Day 7, week 2, 5th month, year 50

I had a nightmare last night. It was so horrible. I was in this dark room and something was suffocating me. I heard voices, terrible voices. I heard screams and smelled something rotting.

Vanden, his room his next to mine, heard me crying and came in to wake me up. I told him everything. I couldn't keep it all to myself anymore. I told him about all, all of my nightmares, about the Temple, I even told him about the voice, and I told him why I ran away from the Temple. I cried myself back to sleep and Vanden stayed with me for the rest of the night. Vanden talked to me in the morning and asked if I would be able to hide my presence until we leave Coruscant. I said that I think I can but the longer we stay, the more difficult it will become. Vanden seems to understand and he said he won't tell anybody unless I wanted him to.

I tried my best to act normally the rest of the day. Vanden let me try the flight simulators so that I could draw my mind away from my fear and thoughts of the Sith.

Day 1, week 3, 5th month, year 50

We are now orbiting Coruscant. I couldn't eat at all today, I'm so nervous and scared. I stayed in my room all day. Vanden tried to get me to eat something but I just couldn't.

I tried to keep my mind occupied by reading some books on a datapad that Goren had given me on my second day here. I read about two inner rim planets. A novel written by a Bothan and some Alderaanian poems.

Day 2, week 3, 5th month, year 50

I can sense the Sith. I want to go back to the Temple where I was safe. I should not have left.
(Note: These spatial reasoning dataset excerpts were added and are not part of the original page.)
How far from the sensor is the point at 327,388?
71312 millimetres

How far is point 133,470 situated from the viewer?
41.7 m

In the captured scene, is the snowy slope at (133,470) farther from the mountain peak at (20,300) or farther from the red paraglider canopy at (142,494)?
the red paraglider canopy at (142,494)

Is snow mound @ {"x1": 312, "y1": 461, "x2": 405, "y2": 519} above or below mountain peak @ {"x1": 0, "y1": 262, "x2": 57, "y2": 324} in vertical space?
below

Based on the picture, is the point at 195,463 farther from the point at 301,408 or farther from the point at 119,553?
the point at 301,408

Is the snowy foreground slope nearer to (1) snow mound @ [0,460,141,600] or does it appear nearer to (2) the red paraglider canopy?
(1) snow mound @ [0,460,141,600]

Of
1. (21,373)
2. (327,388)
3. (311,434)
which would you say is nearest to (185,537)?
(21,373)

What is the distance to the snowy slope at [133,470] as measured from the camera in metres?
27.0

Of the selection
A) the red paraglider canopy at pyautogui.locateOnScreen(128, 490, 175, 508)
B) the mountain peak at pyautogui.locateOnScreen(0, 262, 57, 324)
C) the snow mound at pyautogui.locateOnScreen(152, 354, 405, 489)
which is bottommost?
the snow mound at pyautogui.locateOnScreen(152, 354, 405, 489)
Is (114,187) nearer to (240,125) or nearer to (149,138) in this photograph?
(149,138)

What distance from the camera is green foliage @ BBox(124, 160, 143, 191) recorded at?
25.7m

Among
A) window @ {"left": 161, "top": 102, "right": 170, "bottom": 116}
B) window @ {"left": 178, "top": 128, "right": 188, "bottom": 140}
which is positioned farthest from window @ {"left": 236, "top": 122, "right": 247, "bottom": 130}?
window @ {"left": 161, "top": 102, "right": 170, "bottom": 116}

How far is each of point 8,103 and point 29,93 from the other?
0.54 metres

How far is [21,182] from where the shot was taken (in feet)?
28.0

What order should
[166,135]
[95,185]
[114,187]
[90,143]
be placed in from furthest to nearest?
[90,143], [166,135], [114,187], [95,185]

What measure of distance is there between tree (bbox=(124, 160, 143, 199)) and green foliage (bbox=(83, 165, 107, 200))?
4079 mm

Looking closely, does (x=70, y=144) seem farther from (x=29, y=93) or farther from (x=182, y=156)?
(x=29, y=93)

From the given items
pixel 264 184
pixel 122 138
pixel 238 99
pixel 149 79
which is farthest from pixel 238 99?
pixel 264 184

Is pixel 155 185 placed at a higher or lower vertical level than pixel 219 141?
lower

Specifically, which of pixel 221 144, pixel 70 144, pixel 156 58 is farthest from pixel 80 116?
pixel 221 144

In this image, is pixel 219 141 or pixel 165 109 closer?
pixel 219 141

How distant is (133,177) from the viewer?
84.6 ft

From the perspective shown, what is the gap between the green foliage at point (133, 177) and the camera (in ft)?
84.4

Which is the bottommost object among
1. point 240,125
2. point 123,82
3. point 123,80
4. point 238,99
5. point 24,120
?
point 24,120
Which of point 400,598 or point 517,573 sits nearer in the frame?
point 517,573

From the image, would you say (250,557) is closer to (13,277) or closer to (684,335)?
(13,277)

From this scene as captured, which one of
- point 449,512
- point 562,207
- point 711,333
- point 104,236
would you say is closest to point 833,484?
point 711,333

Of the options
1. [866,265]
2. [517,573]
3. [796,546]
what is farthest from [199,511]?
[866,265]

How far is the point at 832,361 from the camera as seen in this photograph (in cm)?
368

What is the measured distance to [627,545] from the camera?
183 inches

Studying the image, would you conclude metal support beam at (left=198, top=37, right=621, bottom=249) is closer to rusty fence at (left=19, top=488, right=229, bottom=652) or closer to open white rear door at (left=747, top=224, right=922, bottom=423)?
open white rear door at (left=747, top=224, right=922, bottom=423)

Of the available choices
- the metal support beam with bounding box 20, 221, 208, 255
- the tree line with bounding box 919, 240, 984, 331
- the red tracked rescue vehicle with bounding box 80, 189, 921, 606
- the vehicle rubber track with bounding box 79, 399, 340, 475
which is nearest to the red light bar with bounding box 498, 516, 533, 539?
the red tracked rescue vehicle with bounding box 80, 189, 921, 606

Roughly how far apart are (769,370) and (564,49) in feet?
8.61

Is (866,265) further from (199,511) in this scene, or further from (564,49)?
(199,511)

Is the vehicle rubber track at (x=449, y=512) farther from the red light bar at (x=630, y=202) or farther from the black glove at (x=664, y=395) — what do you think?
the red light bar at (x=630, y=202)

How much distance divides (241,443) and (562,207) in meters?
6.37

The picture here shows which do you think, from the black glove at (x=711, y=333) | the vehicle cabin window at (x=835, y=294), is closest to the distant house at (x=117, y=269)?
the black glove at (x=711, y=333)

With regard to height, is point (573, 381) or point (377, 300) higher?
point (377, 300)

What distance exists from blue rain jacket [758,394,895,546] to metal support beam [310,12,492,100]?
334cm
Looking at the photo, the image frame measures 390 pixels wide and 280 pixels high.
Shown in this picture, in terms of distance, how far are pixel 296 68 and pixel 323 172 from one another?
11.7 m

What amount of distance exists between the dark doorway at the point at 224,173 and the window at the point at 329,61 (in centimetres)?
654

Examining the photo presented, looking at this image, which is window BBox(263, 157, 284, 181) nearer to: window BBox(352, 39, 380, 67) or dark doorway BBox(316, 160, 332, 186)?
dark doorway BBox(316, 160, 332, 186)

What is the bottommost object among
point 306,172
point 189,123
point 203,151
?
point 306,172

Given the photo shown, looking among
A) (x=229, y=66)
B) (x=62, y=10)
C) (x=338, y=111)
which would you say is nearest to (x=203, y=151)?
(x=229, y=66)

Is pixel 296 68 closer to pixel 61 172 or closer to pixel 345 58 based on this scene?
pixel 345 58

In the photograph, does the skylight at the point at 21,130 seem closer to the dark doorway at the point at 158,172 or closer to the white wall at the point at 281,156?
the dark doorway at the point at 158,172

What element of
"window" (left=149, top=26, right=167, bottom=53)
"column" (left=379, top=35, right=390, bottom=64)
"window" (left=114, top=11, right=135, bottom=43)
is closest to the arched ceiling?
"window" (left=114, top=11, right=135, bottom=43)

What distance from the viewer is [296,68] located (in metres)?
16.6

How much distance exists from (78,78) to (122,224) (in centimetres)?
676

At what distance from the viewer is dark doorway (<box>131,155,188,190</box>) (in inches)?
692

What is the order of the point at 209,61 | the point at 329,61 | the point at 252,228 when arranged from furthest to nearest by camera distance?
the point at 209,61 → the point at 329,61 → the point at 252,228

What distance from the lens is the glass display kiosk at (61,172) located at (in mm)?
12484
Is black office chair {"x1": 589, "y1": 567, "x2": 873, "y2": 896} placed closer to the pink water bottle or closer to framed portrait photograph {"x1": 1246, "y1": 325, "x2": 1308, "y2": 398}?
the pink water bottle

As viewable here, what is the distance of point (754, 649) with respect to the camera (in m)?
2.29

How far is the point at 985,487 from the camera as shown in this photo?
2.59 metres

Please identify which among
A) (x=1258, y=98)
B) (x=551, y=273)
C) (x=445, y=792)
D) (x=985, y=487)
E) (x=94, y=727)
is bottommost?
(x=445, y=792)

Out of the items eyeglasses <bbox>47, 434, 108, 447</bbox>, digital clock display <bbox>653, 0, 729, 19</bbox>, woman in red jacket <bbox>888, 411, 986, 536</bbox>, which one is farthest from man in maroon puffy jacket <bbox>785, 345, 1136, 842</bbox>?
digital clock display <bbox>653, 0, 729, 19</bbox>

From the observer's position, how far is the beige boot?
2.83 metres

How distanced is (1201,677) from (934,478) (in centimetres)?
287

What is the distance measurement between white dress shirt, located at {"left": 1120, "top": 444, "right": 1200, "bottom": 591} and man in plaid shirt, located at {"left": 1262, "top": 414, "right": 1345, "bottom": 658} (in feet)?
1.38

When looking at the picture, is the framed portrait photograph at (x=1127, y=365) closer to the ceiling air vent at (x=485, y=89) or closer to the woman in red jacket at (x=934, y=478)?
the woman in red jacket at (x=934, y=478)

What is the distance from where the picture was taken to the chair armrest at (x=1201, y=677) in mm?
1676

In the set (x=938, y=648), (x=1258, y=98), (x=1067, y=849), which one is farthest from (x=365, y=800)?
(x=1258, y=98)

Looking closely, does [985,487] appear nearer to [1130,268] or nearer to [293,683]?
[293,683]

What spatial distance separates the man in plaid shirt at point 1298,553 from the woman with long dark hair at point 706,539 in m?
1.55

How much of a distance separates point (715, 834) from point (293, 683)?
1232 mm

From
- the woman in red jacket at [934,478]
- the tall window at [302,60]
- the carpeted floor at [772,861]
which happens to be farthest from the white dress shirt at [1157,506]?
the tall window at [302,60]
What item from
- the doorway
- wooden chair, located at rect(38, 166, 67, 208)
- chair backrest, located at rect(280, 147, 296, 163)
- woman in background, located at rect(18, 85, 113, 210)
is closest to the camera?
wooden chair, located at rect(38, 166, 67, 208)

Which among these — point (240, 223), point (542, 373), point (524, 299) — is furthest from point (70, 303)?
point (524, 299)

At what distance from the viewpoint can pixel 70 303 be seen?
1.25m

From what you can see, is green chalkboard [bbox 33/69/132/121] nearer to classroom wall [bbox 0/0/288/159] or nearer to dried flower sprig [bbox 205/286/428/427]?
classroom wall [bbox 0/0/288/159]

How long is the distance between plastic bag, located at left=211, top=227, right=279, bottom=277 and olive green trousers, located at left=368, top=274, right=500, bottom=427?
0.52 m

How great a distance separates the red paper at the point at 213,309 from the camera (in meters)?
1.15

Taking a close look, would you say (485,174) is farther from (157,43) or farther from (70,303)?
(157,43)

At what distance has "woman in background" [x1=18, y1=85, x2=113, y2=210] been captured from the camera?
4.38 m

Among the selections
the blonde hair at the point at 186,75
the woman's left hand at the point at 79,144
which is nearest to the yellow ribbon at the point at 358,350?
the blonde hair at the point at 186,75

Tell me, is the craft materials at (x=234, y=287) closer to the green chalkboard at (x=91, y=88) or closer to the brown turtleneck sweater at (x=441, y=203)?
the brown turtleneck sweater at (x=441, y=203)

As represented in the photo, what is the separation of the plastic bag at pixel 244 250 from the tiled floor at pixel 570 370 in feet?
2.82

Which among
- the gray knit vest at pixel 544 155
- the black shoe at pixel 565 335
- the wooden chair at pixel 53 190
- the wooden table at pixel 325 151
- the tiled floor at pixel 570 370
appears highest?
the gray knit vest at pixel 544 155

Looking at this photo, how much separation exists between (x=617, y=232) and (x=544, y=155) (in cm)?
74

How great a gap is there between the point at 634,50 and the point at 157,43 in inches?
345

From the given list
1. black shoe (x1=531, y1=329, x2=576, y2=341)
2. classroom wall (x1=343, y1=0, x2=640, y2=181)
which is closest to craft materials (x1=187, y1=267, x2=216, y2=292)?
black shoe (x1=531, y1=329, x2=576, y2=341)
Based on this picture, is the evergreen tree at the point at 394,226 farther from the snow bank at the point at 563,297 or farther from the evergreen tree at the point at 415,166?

Why didn't I talk to Master Yoda, Master Qui-Gon, or Xanatos? I should have, I should have. I hope we leave Coruscant soon, I don't know if I can bear it for that much longer. I need to get out of here.

Day 3, week 3, 5th month, year 50

A Sith is going to come aboard the ship tomorrow. I don't think I can take this anymore. I told Vanden this and he said that he'll try to think of something.

I keep having nightmares, I can't sleep, and I can't even meditate at all now because I'm so afraid. The voice came back too. He says that I should use my fear to hide myself from the Sith. He said that I am powerful, more powerful then I realize. He also said that if I accepted the darkness that I will be three times as powerful. I told him I would never embrace the darkness. He gave me an alternative. He said he would shield me if I would let him enter my mind. His offer is tempting, to tempting. I wish Kedrick was here, he would help get me out of here.

I'm scared diary. What if I panic when the Sith boards the ship and I draw on the darkness? I talked with Vanden again and he says that he has an idea but will only use his plan if he sees that I can't handle it. He won't tell me what his plan is but I trust him.